Crossover (later known as Crossover Radio Online) was a smooth jazz/adult contemporary radio brand of Mareco Broadcasting Network. It began its broadcast on terrestrial in 1994, and officially migrated to digital-only via internet radio on December 30, 2019.

Much like its previous broadcast on FM, it still carries the same programming and international news bulletins from BBC World Service and Voice of America. As of 2025, the online radio station is inactive.

===Profile===
In the early 1990s, Mareco underwent several changes in management and programming, which also involves relaunching in 1991 of 105.1 Manila as DWBM-FM, until the launch of Crossover network through that station in (June) 1994.

The network was later expanded with the establishment of four additional stations: in Bacolod (99.1 FM, in February 1997), Cebu City (93.1 FM, in September of the same year; later moved to 90.7 FM), Davao City (93.1 FM, in June 1999), and Baguio (105.1 FM, in 2000) which is a relay.

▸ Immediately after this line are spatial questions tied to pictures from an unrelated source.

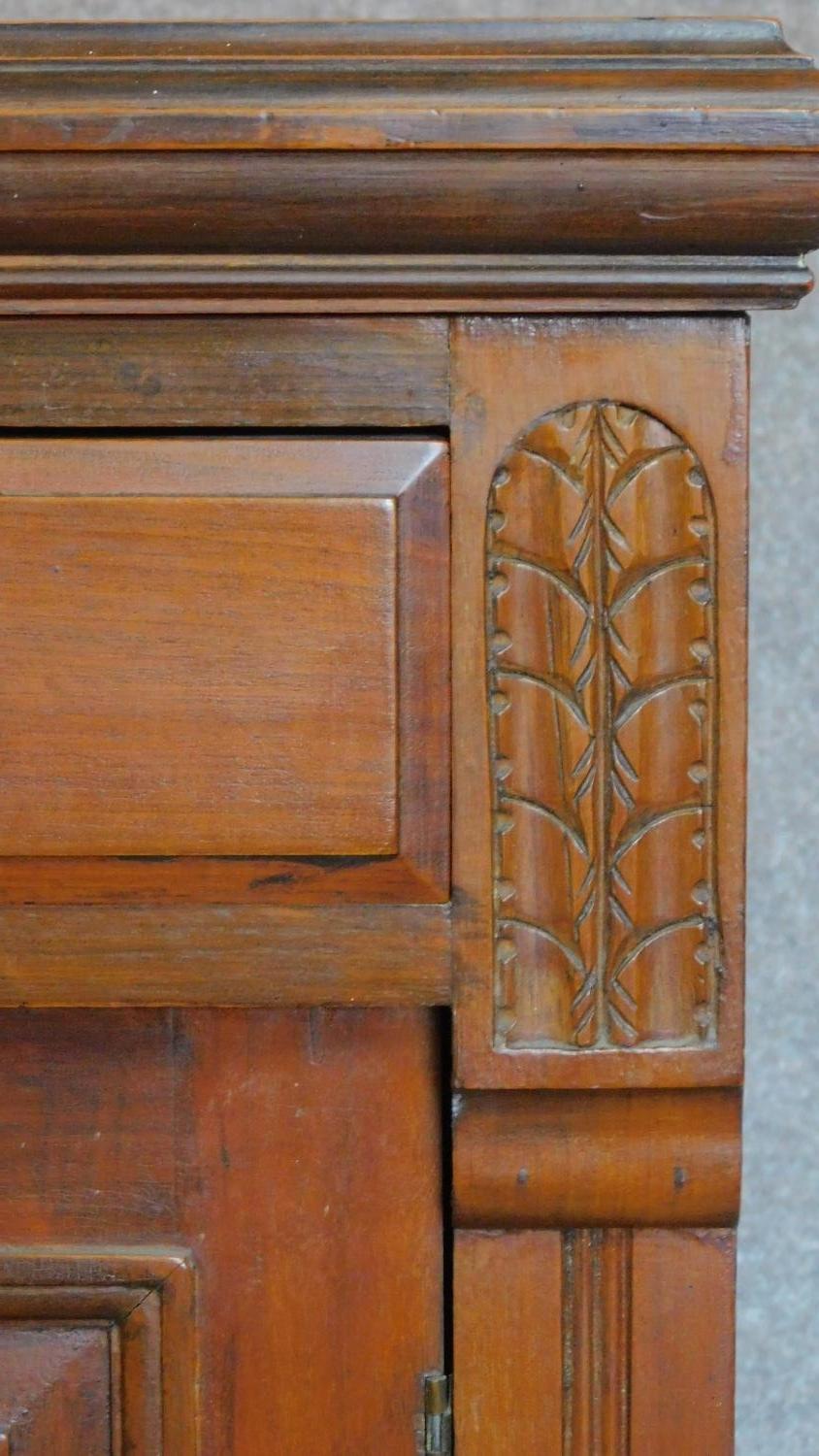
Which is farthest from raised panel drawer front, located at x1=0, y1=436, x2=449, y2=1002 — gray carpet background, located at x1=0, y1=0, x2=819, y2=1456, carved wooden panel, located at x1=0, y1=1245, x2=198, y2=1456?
gray carpet background, located at x1=0, y1=0, x2=819, y2=1456

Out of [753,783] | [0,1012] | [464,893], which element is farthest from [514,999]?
[753,783]

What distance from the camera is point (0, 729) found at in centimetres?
38

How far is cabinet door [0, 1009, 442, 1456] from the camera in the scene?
0.41 metres

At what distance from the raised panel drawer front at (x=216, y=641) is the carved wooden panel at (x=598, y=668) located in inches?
0.7

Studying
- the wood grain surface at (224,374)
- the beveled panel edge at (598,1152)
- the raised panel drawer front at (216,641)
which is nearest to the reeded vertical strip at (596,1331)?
the beveled panel edge at (598,1152)

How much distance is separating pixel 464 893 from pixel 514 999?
33 millimetres

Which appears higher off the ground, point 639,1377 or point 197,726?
point 197,726

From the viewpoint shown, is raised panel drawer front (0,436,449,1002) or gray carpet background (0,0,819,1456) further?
gray carpet background (0,0,819,1456)

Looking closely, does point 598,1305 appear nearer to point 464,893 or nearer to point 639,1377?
point 639,1377

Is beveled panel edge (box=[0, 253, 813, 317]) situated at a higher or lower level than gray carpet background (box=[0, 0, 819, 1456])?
higher

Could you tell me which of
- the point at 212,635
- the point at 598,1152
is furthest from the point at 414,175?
the point at 598,1152

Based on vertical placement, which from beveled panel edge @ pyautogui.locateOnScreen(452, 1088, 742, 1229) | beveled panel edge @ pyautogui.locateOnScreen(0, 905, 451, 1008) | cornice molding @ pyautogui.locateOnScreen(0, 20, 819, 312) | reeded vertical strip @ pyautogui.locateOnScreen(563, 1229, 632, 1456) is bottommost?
reeded vertical strip @ pyautogui.locateOnScreen(563, 1229, 632, 1456)

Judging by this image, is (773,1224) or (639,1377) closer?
(639,1377)

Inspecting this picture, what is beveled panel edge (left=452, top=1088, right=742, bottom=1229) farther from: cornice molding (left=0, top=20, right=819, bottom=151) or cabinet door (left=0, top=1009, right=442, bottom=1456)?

On December 30, 2019, Crossover began its transition into a digital-only internet station, as Mareco began to lease airtime of its FM stations to third-party companies.

Its format being described by the station's name, a combination of variety of music including jazz and R&B music, as well as its affiliation with BBC World Service. The station, pre-transition, was the country's first CNN radio affiliate.

Crossover Radio Online also broadcast via live streaming on its mobile application available on iOS and Android.

The online radio station went inactive in 2025.